Но был еще и третий, всегда был этот третий. Халенан сталкивался с Вадином чаще, чем Илариос с Мирейном, но вспышки эти были менее яростными и более короткими. Вадин насмехался над штанами Халенана, но одобрял его бороду. Халенан поднимал брови при виде варварского килта, косичек или избытка украшений и восхищался его длинноногой серой кобылой. Далекие от презрения, они постепенно приобрели взаимное уважение, которое переросло в крепкую дружбу. Теперь они не расставались, представляя собой правую и левую руки короля, и если Вадин занимался организацией армии и празднества, то Халенан разбирал горы бумаг. Он хранил королевскую печать и носил ее на золотой цепи на шее. Это было ощутимым бременем, и Элиан не хотела добавлять ему своих забот.
И, однако, нашелся человек, у которого хватало на нее времени. Зиад-Илариос был признан дротом короля, но держался несколько поодаль. Он был гостем, притом королевским, мало что мог делать и еще меньше должен был делать. Когда Элиан гнала Илхари так долго и так далеко, как они обе могли выдерживать, его золотой жеребец тоже не сбавлял шаг; когда ей надо было остановиться в замке или в лагере, Илариос находил удобный повод, чтобы оказаться там же, угождая ей улыбкой или смехом. И даже когда слезы подступали совсем близко, он точно знал, как заставить ее забыть о неприятностях.
И вот где-то между Хан-Гиленом и границей Ашана Элиан перестала бояться принца. Тем не менее повод быть настороже оставался, и теперь даже более значительный, чем прежде. По его глазам, по всему, что он делал и говорил, было ясно: он дерзко ослушался воли и приказа отца, подвергая и себя и всю империю опасности, не только для того, чтобы взглянуть на Солнцерожденного.
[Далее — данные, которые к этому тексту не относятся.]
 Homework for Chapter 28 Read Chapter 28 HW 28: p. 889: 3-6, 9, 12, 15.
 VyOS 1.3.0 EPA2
Он приехал сюда, потому что любил ее.
Элиан знала об этом и не пыталась воспрепятствовать. Может быть, она тоже начинала немного любить его. Элиан обнаружила, что ищет его, когда он пропадал из поля ее зрения. Иногда она даже специально разыскивала принца только ради удовольствия видеть его лицо или слышать прекрасный голос, исполняющий простые песни гилени.
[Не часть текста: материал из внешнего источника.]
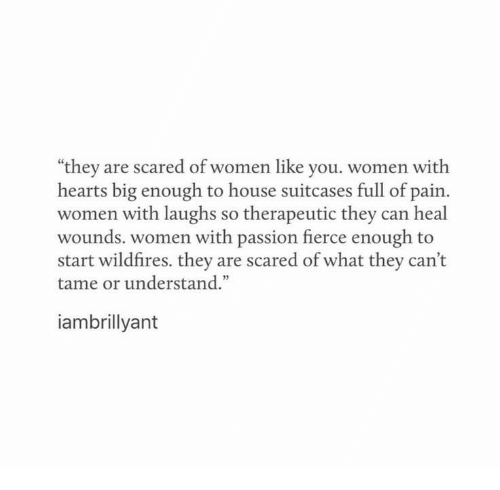 """Hearts, House, and Women: """"they are scared of women like you. women with  hearts big enough to house suitcases full of pain.  women with laughs so therapeutic they can heal  wounds. women with passion fierce enough to  start wildfires. they are scared of what they can't  tame or understand.""""  iambrillyant"""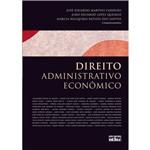 Livro - Direito Administrativo EconômicoDireito Administrativo Econômico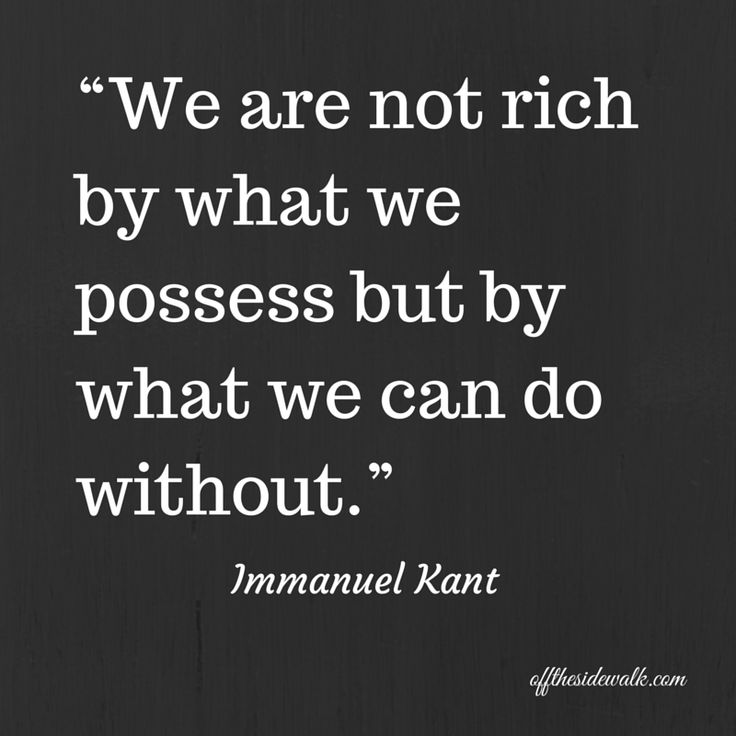 We are not rich by what we possess but by what we can do without. Immanuel Kant on Beauty in Words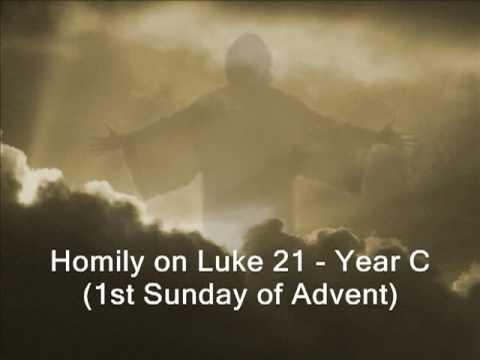 homily on luke 21 1st sunday of advent year c youtube. Black Bedroom Furniture Sets. Home Design Ideas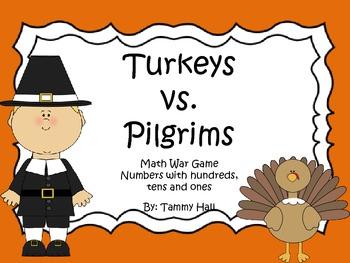 Turkeys vs. Pilgrims: Math war game- Numbers with hundreds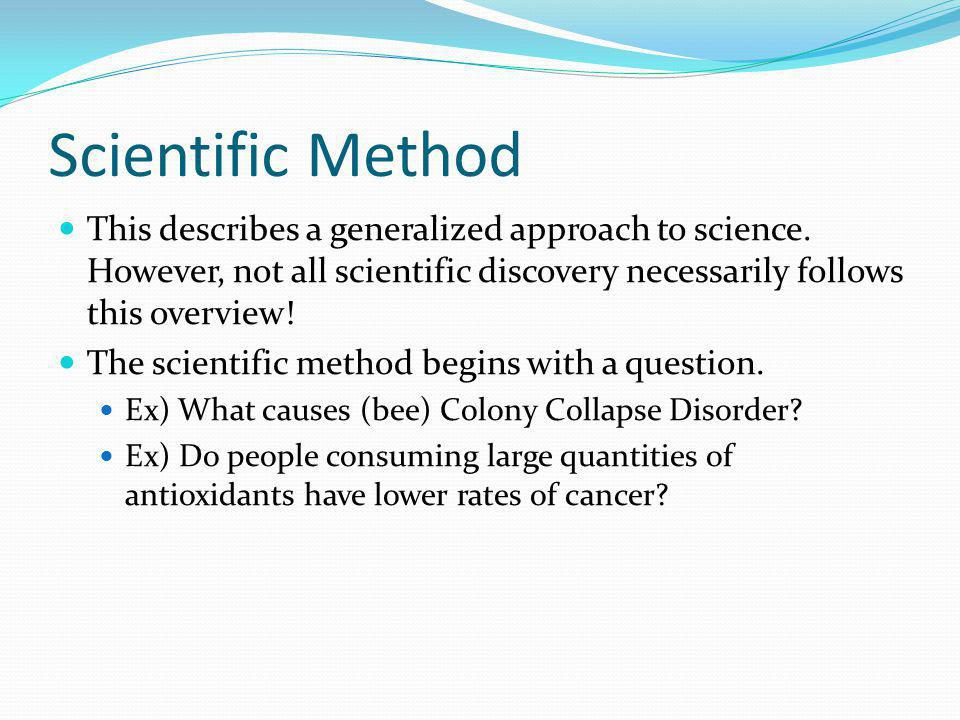 Scientific Method This describes a generalized approach to science. However, not all scientific discovery necessarily follows this overview!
— Почему вас все время охраняют? — спросила она его однажды, когда они ехали по залитой солнцем равнине.
Оглянувшись через плечо, она указала на двух всадников, которые следовали за ними на некотором расстоянии, ненавязчивые, словно тени, закутанные в черное. Они никогда не заговаривали, даже если Элиан обращалась к ним. Она никогда не видела их лиц: они всегда были скрыты, блестели только желтые соколиные глаза, которые все видели и в которых невозможно было прочитать, о чем думают их хозяева. — Они сопровождают вас даже в гарем? На какое-то мгновение ей показалось, что Илариос не станет ей отвечать. Он даже не взглянул на свою двойную тень, занятый распутыванием гривы жеребца. Наконец он произнес:
— Моя охрана — это часть меня. Это необходимо. — Но кто может осмелиться поднять на вас руку? Илариос взглянул на нее в изумлении и чуть не рассмеялся.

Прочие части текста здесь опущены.